THE TASK |
Translate this sentence from the ACER notes into Spanish: "We need actor critic methods for both discrete and continuous action spaces"

Sample Efficient Actor-Critic with Experience Replay

Resources

Paper
Introduction
- Experience replay has helped with reducing sample correlation which improves sample efficiency in Deep Q Learning
- Deterministic policies of Deep Q Learning prevent it from being used in adversarial scenarios
- Finding greedy action with respect to Q function is costly for large action spaces
- We need actor critic methods for both discrete and continuous action spaces
- Introduces ACER: Actor Critic with Experience Replay
- Innovations of ACER
  - Truncated Importance Sampling with Bias Correction
  - Stochastic Dueling Architectures
  - Efficient Trust Region Policy Optimization
Background and Problem Setup
- Goal: Maximize expected discounted return
- Inspired from VPG gradient approximation
- Use k-step returns to trade-off bias and variance (From A3C)

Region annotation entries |
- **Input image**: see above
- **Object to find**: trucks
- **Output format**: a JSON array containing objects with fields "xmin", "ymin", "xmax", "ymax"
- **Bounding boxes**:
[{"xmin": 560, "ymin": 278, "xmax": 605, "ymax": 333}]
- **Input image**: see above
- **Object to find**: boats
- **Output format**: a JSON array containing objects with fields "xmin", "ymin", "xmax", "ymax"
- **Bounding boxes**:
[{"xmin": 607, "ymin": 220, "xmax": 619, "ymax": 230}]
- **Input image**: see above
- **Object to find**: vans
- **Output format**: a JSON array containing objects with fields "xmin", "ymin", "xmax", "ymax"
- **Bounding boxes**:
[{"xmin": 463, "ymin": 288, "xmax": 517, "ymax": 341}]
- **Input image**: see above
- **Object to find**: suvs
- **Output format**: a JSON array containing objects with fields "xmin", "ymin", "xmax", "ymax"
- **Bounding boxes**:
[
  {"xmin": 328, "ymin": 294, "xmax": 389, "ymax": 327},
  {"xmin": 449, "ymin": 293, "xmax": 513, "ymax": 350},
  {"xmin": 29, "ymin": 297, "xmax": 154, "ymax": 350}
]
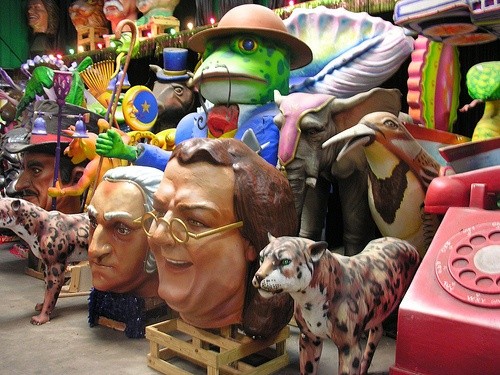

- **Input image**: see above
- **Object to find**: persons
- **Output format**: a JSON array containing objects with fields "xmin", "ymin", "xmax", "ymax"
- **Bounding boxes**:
[
  {"xmin": 104, "ymin": 0, "xmax": 138, "ymax": 32},
  {"xmin": 5, "ymin": 100, "xmax": 104, "ymax": 213},
  {"xmin": 88, "ymin": 166, "xmax": 163, "ymax": 297},
  {"xmin": 27, "ymin": 0, "xmax": 59, "ymax": 52},
  {"xmin": 147, "ymin": 137, "xmax": 299, "ymax": 340}
]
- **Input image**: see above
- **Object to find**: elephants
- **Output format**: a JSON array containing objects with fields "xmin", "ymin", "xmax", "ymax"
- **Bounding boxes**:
[{"xmin": 273, "ymin": 87, "xmax": 404, "ymax": 256}]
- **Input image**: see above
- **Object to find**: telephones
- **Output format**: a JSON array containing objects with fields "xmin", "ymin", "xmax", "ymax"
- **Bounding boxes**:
[{"xmin": 389, "ymin": 164, "xmax": 500, "ymax": 375}]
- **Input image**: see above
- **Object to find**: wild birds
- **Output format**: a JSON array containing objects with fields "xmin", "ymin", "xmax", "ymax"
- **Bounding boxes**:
[{"xmin": 321, "ymin": 110, "xmax": 457, "ymax": 262}]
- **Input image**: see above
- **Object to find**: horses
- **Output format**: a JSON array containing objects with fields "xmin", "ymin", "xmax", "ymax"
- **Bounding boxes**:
[{"xmin": 148, "ymin": 63, "xmax": 200, "ymax": 134}]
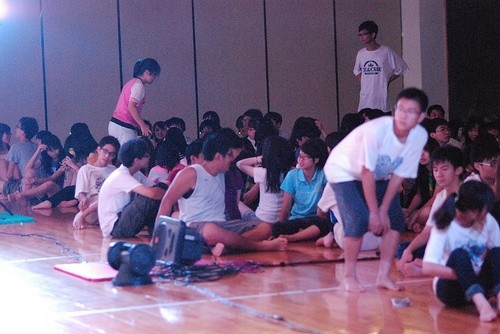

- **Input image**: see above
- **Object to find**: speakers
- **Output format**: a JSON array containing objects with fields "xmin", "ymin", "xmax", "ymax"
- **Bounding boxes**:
[{"xmin": 150, "ymin": 215, "xmax": 204, "ymax": 268}]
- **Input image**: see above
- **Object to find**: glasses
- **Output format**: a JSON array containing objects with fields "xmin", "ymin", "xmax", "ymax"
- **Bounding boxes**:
[
  {"xmin": 297, "ymin": 155, "xmax": 314, "ymax": 160},
  {"xmin": 101, "ymin": 147, "xmax": 117, "ymax": 158},
  {"xmin": 16, "ymin": 126, "xmax": 23, "ymax": 130},
  {"xmin": 393, "ymin": 104, "xmax": 421, "ymax": 116},
  {"xmin": 358, "ymin": 32, "xmax": 371, "ymax": 37}
]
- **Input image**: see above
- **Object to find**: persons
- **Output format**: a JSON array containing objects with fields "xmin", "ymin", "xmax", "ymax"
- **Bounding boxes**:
[
  {"xmin": 0, "ymin": 103, "xmax": 500, "ymax": 278},
  {"xmin": 421, "ymin": 179, "xmax": 500, "ymax": 323},
  {"xmin": 108, "ymin": 57, "xmax": 162, "ymax": 167},
  {"xmin": 353, "ymin": 20, "xmax": 410, "ymax": 116},
  {"xmin": 323, "ymin": 87, "xmax": 428, "ymax": 292}
]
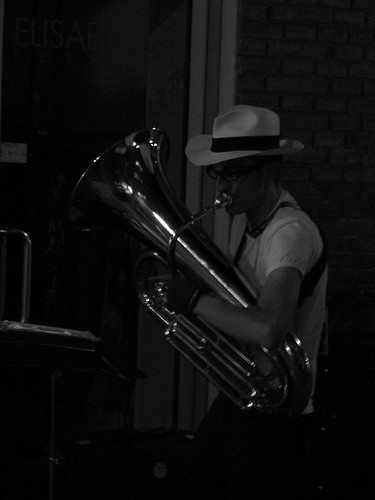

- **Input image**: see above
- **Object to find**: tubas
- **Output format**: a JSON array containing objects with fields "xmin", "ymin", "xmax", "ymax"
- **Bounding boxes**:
[{"xmin": 67, "ymin": 127, "xmax": 312, "ymax": 430}]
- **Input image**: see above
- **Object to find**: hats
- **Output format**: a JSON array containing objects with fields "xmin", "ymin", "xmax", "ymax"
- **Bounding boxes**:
[{"xmin": 184, "ymin": 104, "xmax": 305, "ymax": 167}]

WRITTEN SOLUTION |
Necesitamos métodos actor-crítico tanto para espacios de acción discretos como continuos.